Adieu monsieur l’instituteur.

 

Personne ne sait comment finira la course de Barcial, un fracaso ? un triomphe ?, mitigée.

Je sais que Marcel, aura, lui, un pincement au cœur.

Mélange de soulagement et de tristesse.

L’homme aura la larme à l’œil, mais il vous dira que c’est qu’il “transpire des yeux“.

Il est gascon, il en est fier.

Il le revendique.

Son Gers brille à quelques lacets de Vic

Mais Vic, c’est chez lui, il y a grandi, il a couru les ruelles au petit matin quand les lourds camions ahanant venaient déposer leur cargaison d’animaux chimériques.

L’ancien instit rigole, en voyant les jeunes femmes qu’il a fait “sauter sur ses genoux“ dit-il en un clin d’œil.

Peu à peu investi, il a partagé une co-présidence agitée, puis une rupture, à la gasconne, sans concessions.

Une blessure jamais vraiment refermée.

Départ vers les voisins d’Eauze, chez nous, comme disent les vicois un brin provocateurs.

Et le retour, toujours à la gasconne, fleuret à la main, des prises de position, de bec, et de fonction.

Ca râle dans le landerneau.

Le club taurin fait comme le bon vin, il s’ouvre enfin un peu aux jeunes, pas trop mais tout de même un mélange de vivacité et d’expérience.

Une première féria ratée sous l’eau, déluge de glace et de froid.

L’aficion se recroqueville, il y aura quitus.

Cette année c’est mieux, une grande course de Cebada Gago, et le combat dantesque d’Alberto Lamelas, une féria réussie.

De quoi partir dans une pirouette.

L’homme est “coquin“ comme on dit par chez moi, il intrigue, on l’aime, on le hait, jamais il ne laisse indifférent.

Il a plusieurs facettes, le festayre, l’aficionado, l’instit, le grand-pére…

Au campo, les Espagnols le savent bien quand ils vont à “BIC PEZENSAC“ pas la peine d’essayer d’entourlouper, les types savent lire les toros dans les champs.

T’as beau les mettre dans l’herbe haute au sommet d’un monticule pour les faire croire plus grands, les types savent.

Bien sur Jean Jacques le veedor n’est plus.

Mais discutes avec Marcel, il reste calme, il t’enduit, te repeins, t’englues.

Il a le calme des gens de son âge, puis, le mot dur si il le faut.
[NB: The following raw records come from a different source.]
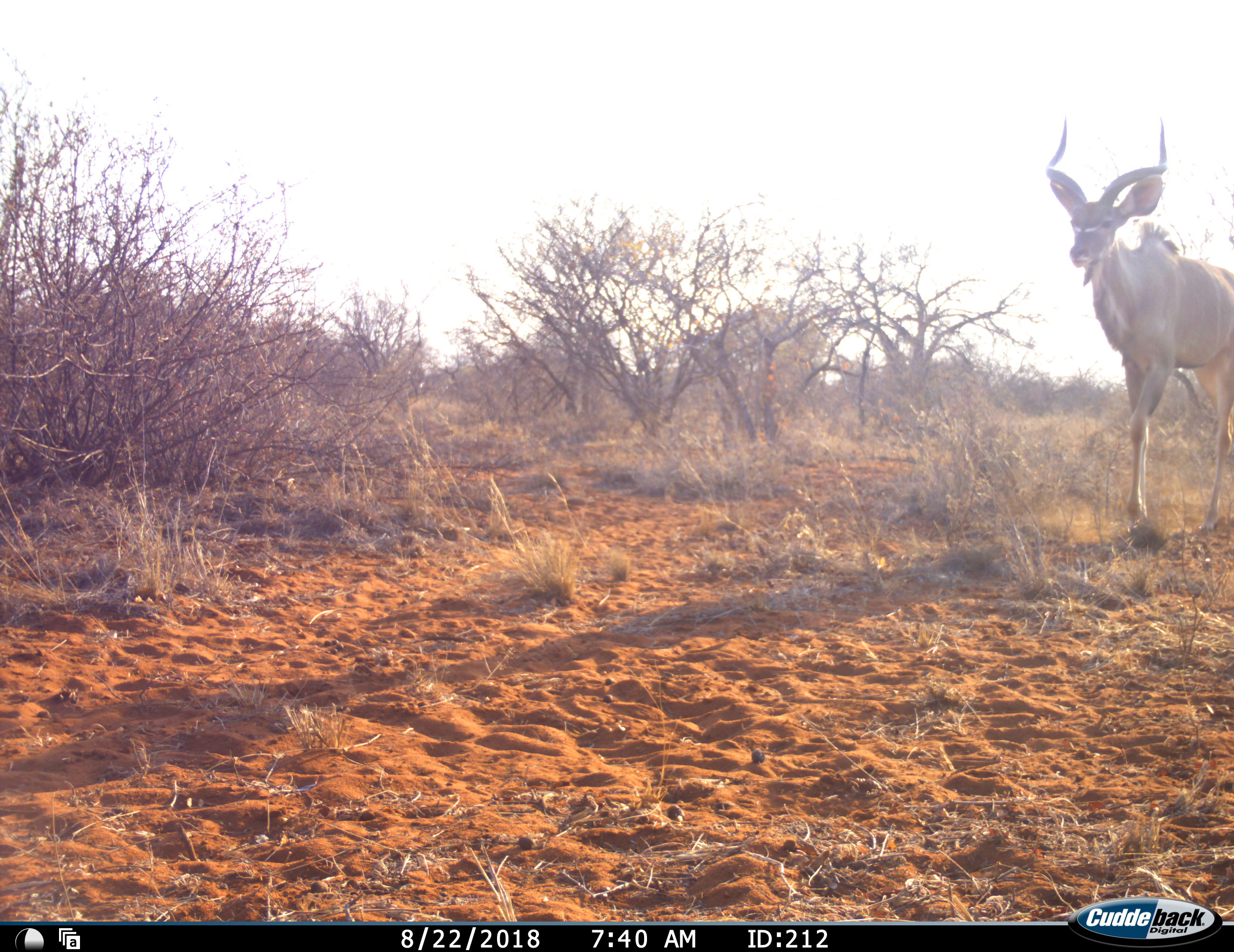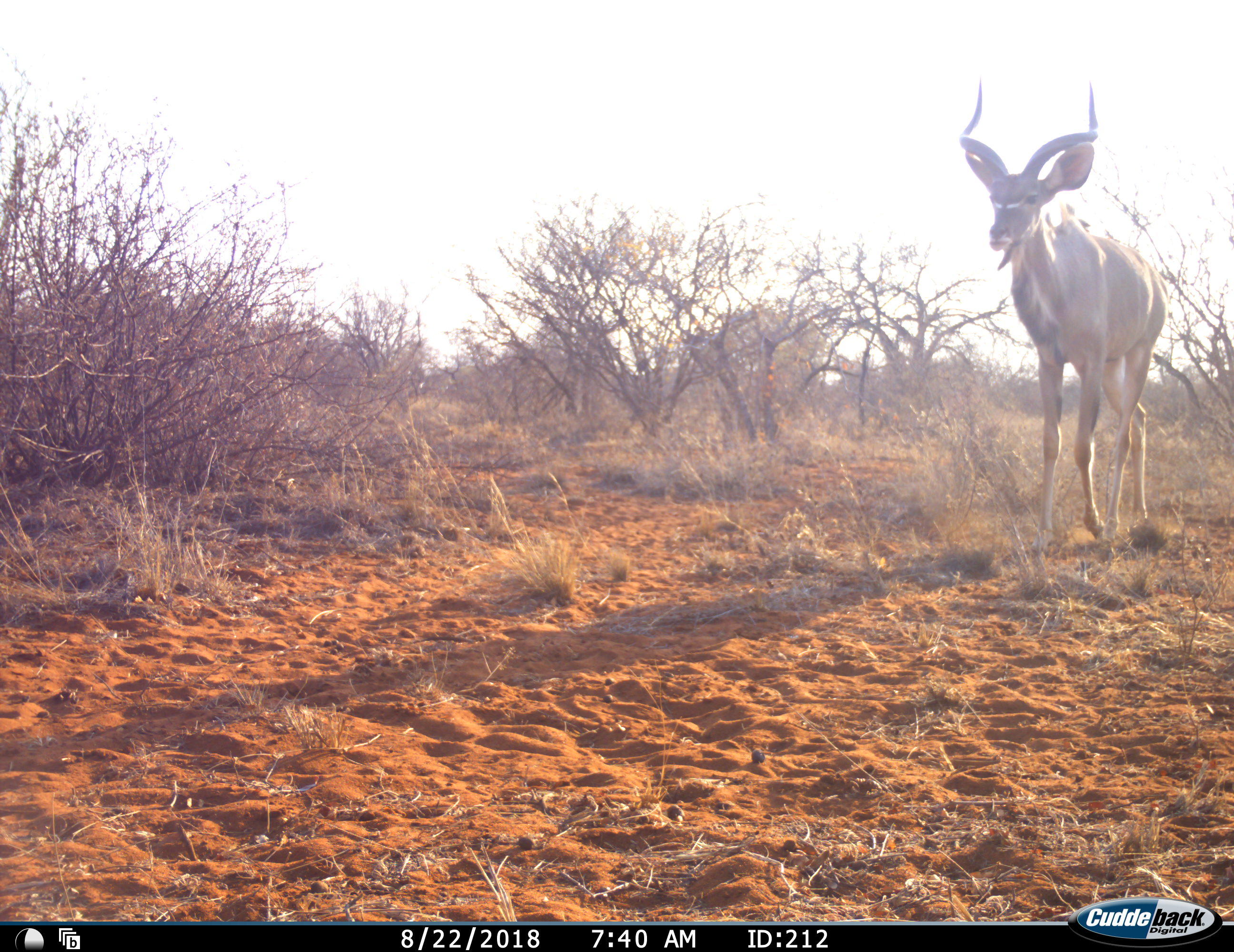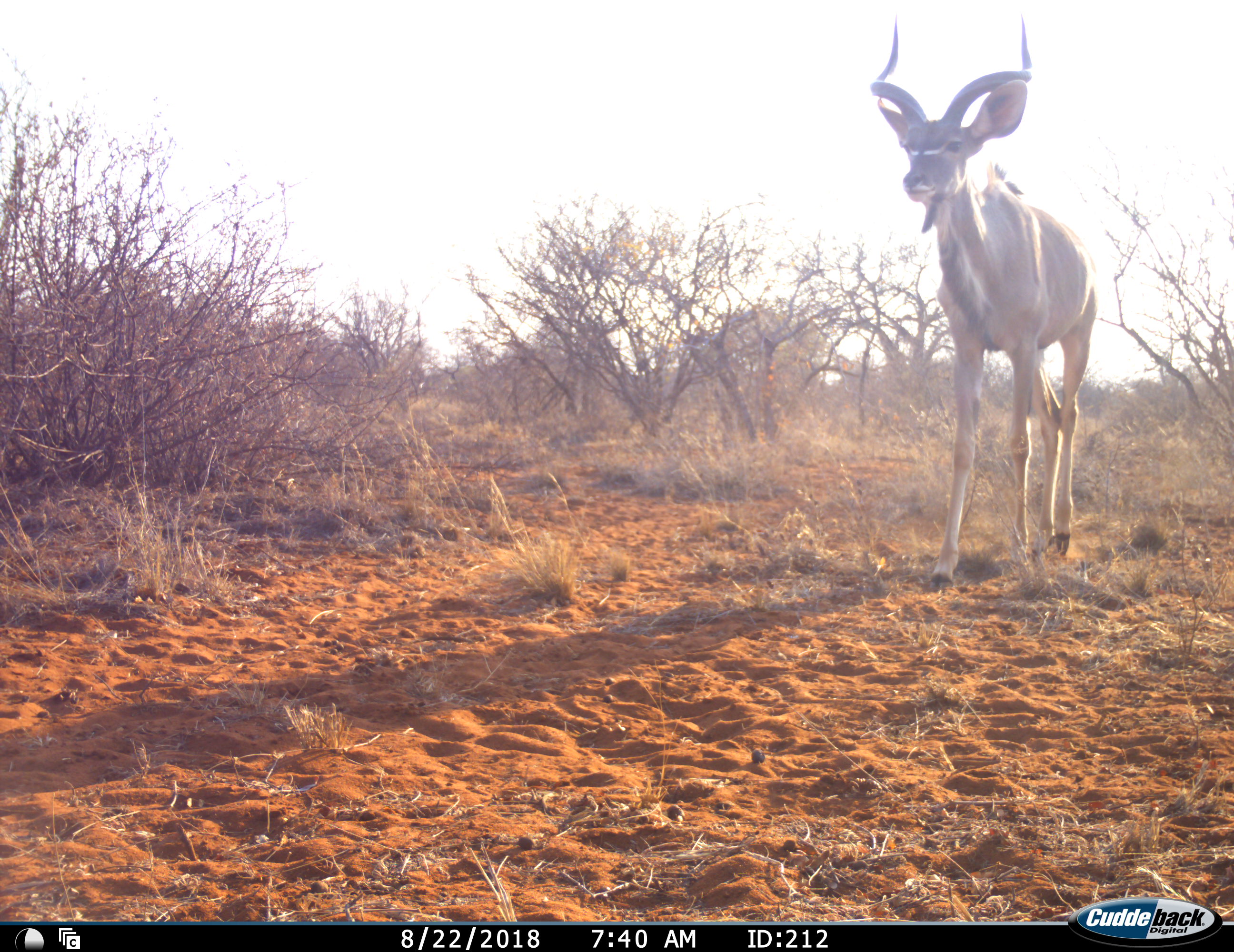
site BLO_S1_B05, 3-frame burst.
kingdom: Animalia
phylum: Chordata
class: Mammalia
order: Artiodactyla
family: Bovidae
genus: Tragelaphus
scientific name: Tragelaphus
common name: kudu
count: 1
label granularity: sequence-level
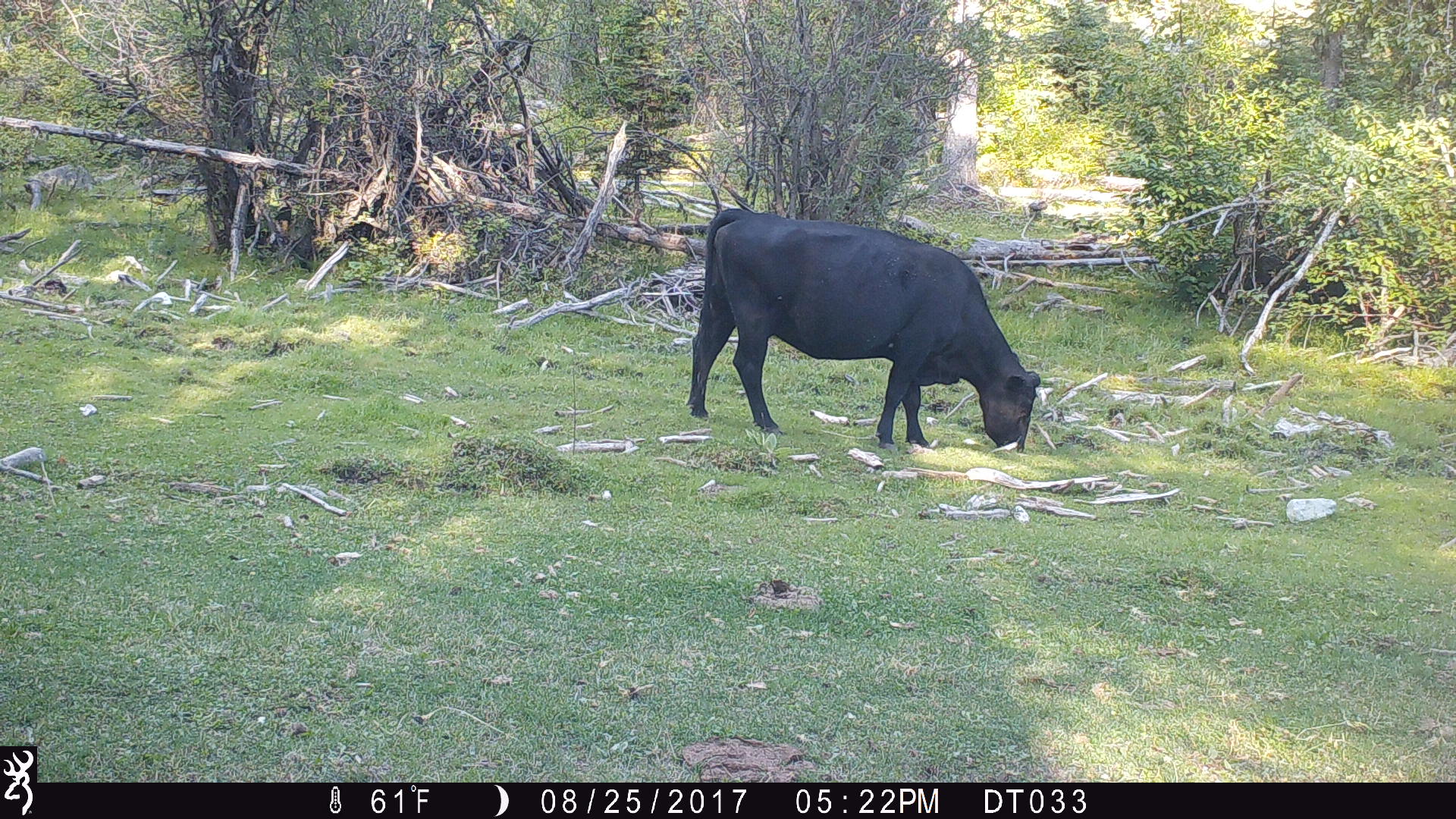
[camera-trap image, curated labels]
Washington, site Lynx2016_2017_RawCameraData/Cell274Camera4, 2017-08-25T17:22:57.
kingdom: Animalia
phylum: Chordata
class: Mammalia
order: Artiodactyla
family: Bovidae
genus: Bos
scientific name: Bos taurus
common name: domestic cattle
Domestic cattle (Bos taurus). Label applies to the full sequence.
Je me souviens être allé à son domicile pour les derniers coquillas.

“Non“, me dit-il “c’est une connerie“

J’explique, j’argumente, je lui explique…

Il me regarde sous sa paire de lunettes, je suis un spoutnik.

Il nous appuiera indirectement, avec discrétion.

On le hait.

Maquignon, tricheur, Vic piège à ci ou à ça…

Mais quand il passe dans le bourg endormi le reste de l’année, on le salue bien bas.

On l'aime ou on le respecte

C'est comme ça, un personnage

Que serait Vic sans ses arènes, ses grands toros, sa statue ?

Un bourg endormi, à l’instar de milliers d’autres.

Le dernier patas blancas mort, Marcel passera la main.

Il va d’abord s’occuper de lui, de sa famille, il est grand-père.

Puis il va regarder fonctionner le CTV, donnera la main si nécessaire.

Il ira “aux“ toros.

Il se lèvera au petit matin voir l’équipe qui partira chercher ce qui devra être la féria prochaine, il leur dira peut-être comme ses prédécesseurs :“n’oubliez pas, il faut des pattes et des cornes“…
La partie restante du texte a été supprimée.